Gardner suggested that the only way to safeguard these systems is through rigorous debate and transparency, ensuring that “unintended consequences” are considered before a system is deployed in high-stakes environments like finance or national defense.
Human-Algorithm Teaming and the Echo Chamber
Vemury added that the human must remain an active participant in the system to ensure accountability, ethics and efficacy.
“On our team, we call it human-algorithm teaming, or human-machine teaming,” Vemury said. “How do we take the things that the human being does well and combine it with what the model or the technology does well, and try to optimize the overall process?”

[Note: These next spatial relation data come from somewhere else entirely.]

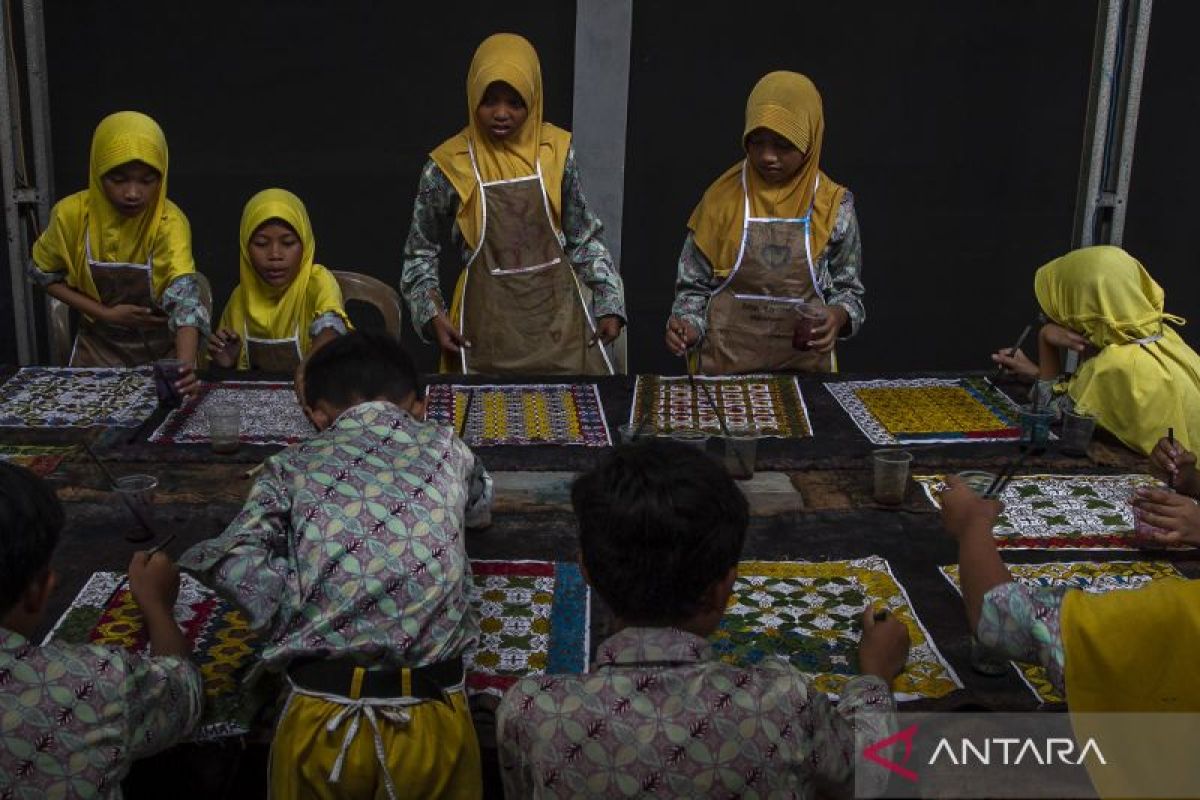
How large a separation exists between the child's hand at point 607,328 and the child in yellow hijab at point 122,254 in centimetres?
145

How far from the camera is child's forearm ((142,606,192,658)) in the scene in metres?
2.23

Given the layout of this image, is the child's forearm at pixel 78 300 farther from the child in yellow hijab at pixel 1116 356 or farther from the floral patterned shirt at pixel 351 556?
the child in yellow hijab at pixel 1116 356

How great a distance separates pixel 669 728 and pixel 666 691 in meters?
0.06

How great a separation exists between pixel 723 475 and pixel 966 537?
63 centimetres

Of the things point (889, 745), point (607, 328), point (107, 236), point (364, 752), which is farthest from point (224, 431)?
point (889, 745)

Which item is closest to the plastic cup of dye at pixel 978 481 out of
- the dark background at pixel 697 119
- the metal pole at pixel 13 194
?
the dark background at pixel 697 119

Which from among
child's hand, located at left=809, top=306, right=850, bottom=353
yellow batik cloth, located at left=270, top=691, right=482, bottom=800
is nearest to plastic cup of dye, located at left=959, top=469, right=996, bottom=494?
child's hand, located at left=809, top=306, right=850, bottom=353

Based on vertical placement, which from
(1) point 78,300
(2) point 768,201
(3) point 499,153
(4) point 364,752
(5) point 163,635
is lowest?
(4) point 364,752

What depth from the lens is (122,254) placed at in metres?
4.41

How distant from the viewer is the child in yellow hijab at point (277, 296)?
4316 mm

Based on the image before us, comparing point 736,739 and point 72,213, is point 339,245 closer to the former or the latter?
point 72,213

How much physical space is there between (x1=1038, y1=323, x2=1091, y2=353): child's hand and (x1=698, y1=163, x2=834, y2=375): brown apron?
34.8 inches

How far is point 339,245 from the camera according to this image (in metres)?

This collaboration is vital because humans and machines often fail in different ways, he said. A human might be able to spot a “hallucination” that lacks common sense, while a machine can process data at a speed that would overwhelm a human brain, Vemury added.
Byrne issued a warning about the psychological trap of using AI that always seems “correct.” He argued that if an AI tool never challenges its user, it has likely become a mirror of the user’s own existing biases.
“If the model is telling you exactly what you expect constantly, that’s a red flag that you’re in an echo chamber, because realistically, you have your own bias. If it isn’t occasionally, at least surprising you, if not disagreeing with you, you really owe it to yourself to ask, ‘Well, what’s going on?’” Byrne said.